-- What is needed --
Could you return the lines below exactly, from the first line up to and including the line that holds "United States, site archbold_FL-33."?

-- Record extracts --
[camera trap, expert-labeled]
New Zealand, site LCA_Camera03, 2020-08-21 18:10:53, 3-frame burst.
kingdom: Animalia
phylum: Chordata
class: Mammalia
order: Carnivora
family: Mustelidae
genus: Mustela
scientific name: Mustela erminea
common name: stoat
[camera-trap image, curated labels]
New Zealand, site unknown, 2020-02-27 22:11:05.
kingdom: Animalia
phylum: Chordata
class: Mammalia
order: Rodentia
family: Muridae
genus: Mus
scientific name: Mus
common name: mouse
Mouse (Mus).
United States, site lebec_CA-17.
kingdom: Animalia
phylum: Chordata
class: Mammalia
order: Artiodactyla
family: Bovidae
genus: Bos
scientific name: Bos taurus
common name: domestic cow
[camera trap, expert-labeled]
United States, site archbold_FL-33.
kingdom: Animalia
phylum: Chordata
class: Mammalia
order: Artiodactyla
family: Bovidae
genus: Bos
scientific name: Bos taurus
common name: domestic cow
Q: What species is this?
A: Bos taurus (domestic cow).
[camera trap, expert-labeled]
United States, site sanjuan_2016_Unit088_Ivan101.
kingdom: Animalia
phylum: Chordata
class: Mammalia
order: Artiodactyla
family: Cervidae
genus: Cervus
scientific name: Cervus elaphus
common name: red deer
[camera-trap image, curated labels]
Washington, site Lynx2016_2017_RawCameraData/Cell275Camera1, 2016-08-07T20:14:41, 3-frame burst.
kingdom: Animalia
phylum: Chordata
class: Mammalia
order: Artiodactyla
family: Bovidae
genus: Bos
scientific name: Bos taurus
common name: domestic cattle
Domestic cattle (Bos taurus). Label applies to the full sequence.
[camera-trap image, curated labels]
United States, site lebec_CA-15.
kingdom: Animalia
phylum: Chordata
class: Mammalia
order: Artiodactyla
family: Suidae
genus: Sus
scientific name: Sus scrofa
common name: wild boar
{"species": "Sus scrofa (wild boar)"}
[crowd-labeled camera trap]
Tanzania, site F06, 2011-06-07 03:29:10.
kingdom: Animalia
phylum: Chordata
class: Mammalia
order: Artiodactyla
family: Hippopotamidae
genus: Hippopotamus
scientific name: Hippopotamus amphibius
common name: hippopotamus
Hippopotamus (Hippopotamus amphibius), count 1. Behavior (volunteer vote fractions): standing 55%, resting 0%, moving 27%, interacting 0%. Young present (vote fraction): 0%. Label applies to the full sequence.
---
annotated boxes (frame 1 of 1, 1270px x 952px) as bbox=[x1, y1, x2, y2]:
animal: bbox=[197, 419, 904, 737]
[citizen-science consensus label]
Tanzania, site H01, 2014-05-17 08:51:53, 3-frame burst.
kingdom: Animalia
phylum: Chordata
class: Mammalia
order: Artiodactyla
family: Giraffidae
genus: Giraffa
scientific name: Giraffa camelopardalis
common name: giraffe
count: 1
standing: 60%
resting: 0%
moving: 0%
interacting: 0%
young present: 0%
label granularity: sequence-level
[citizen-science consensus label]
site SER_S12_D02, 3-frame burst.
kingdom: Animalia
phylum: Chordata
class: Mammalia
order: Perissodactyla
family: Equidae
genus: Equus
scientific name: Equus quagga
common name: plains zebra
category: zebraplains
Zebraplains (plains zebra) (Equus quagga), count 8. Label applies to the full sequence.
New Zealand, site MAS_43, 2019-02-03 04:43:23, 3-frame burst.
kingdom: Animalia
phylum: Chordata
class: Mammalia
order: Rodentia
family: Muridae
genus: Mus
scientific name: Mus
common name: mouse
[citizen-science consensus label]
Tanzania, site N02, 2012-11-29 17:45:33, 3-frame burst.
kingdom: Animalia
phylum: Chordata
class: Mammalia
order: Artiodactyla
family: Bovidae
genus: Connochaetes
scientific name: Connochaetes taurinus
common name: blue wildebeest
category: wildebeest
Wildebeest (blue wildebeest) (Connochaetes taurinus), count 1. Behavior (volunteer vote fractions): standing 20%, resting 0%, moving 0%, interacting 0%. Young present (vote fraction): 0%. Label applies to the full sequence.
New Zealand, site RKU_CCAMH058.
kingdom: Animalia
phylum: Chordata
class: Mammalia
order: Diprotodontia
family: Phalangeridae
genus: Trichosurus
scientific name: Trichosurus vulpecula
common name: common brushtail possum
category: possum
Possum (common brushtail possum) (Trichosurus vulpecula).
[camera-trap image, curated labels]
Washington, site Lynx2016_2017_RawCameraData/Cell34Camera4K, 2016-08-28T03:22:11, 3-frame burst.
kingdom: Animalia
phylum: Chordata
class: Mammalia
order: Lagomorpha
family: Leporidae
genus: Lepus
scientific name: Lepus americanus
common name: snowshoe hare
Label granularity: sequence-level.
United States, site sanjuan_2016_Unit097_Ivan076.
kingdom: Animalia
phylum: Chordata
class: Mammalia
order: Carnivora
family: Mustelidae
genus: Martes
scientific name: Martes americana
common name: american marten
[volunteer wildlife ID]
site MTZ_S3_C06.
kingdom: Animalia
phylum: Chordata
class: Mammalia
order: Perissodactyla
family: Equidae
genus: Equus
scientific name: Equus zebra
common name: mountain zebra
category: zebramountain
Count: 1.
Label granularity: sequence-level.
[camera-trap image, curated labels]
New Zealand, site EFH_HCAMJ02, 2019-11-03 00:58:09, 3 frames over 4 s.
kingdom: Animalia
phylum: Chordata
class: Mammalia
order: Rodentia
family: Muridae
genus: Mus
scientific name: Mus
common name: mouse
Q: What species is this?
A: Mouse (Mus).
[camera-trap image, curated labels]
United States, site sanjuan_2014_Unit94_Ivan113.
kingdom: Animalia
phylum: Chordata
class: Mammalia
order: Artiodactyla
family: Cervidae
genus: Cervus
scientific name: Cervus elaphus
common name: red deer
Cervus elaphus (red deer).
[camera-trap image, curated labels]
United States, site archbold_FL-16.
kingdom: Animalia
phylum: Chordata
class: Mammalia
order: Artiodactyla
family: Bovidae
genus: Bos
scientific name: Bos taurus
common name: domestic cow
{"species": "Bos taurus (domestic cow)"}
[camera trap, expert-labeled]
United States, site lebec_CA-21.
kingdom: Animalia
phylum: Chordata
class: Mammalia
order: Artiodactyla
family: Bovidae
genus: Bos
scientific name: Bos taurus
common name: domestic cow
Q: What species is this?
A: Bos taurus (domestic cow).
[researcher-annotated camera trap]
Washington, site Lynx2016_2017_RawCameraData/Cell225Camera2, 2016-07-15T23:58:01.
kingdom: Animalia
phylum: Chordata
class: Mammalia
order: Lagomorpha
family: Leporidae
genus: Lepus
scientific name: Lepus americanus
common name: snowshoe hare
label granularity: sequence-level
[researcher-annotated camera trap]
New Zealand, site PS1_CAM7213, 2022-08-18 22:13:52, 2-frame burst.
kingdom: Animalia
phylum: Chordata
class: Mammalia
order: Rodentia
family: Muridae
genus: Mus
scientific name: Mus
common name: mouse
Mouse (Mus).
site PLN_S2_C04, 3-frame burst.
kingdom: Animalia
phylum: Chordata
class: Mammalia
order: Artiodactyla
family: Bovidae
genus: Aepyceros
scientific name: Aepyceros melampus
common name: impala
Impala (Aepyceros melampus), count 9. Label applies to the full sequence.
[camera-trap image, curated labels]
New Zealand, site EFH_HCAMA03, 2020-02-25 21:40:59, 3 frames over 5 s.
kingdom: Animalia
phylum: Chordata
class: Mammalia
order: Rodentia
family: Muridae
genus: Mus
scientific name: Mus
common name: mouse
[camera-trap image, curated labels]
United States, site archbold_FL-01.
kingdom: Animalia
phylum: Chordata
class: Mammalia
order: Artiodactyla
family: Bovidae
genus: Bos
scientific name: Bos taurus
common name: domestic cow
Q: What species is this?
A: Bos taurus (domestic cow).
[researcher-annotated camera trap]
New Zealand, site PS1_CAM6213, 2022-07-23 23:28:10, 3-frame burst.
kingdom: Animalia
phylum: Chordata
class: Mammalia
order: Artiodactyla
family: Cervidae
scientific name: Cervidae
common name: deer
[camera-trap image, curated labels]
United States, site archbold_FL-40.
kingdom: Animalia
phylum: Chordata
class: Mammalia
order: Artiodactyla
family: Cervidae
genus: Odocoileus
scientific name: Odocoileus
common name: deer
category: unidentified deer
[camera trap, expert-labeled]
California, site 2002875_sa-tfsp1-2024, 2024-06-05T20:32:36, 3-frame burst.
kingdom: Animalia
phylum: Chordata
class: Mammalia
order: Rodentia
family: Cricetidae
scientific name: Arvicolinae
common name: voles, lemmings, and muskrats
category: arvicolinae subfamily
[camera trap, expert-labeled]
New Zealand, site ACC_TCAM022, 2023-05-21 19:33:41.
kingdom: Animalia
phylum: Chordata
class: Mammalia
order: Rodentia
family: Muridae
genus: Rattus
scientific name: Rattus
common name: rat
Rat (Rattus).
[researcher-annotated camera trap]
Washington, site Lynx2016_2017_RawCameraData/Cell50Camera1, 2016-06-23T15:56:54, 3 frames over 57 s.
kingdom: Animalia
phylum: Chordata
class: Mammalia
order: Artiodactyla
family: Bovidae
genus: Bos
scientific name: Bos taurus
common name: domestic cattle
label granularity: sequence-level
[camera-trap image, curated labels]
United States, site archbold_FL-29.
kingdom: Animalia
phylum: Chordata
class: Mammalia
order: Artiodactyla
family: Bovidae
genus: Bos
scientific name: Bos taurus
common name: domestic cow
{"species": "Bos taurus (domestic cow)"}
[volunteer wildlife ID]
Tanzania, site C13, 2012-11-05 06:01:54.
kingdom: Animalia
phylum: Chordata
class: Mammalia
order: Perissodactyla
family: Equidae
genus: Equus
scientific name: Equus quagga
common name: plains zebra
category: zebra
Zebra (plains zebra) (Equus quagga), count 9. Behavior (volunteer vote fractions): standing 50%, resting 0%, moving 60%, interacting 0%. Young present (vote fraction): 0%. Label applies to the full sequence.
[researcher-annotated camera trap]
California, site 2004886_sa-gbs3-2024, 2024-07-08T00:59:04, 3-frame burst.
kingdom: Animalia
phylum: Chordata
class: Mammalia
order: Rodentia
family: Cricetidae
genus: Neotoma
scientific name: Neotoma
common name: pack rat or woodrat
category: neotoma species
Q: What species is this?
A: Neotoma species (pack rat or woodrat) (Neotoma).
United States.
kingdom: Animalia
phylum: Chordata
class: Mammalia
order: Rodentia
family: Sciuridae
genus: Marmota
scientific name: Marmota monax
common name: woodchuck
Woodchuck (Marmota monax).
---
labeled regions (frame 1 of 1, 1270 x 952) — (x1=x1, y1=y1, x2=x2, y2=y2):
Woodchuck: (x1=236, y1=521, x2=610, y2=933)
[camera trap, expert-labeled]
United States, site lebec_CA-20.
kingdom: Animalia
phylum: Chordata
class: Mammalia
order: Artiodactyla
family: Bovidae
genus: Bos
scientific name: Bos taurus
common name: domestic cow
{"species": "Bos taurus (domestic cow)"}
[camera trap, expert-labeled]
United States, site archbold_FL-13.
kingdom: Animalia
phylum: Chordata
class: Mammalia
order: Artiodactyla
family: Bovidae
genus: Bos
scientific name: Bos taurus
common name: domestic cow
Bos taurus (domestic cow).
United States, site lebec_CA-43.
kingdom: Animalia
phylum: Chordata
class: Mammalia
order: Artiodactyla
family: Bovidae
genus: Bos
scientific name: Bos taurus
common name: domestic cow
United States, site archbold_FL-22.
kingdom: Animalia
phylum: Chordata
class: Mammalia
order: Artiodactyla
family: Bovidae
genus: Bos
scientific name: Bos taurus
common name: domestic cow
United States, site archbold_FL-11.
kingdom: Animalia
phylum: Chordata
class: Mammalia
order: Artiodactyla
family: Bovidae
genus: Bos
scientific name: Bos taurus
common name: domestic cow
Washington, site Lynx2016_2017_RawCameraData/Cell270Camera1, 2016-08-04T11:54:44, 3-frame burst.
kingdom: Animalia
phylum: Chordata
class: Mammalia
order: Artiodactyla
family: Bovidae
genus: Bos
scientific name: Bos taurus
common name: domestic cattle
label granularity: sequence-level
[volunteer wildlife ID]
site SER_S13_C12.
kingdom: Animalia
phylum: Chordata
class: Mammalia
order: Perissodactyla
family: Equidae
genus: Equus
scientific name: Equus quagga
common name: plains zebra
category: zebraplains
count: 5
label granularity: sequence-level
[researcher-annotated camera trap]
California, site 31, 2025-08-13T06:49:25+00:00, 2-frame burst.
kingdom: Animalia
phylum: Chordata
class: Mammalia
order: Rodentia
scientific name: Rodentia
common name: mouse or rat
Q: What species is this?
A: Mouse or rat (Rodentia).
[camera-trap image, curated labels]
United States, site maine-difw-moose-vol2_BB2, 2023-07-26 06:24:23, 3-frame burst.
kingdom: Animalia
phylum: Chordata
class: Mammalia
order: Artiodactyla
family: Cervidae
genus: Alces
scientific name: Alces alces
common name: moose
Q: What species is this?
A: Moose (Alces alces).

-- Your response --
[camera trap, expert-labeled]
New Zealand, site LCA_Camera03, 2020-08-21 18:10:53, 3-frame burst.
kingdom: Animalia
phylum: Chordata
class: Mammalia
order: Carnivora
family: Mustelidae
genus: Mustela
scientific name: Mustela erminea
common name: stoat
[camera-trap image, curated labels]
New Zealand, site unknown, 2020-02-27 22:11:05.
kingdom: Animalia
phylum: Chordata
class: Mammalia
order: Rodentia
family: Muridae
genus: Mus
scientific name: Mus
common name: mouse
Mouse (Mus).
United States, site lebec_CA-17.
kingdom: Animalia
phylum: Chordata
class: Mammalia
order: Artiodactyla
family: Bovidae
genus: Bos
scientific name: Bos taurus
common name: domestic cow
[camera trap, expert-labeled]
United States, site archbold_FL-33.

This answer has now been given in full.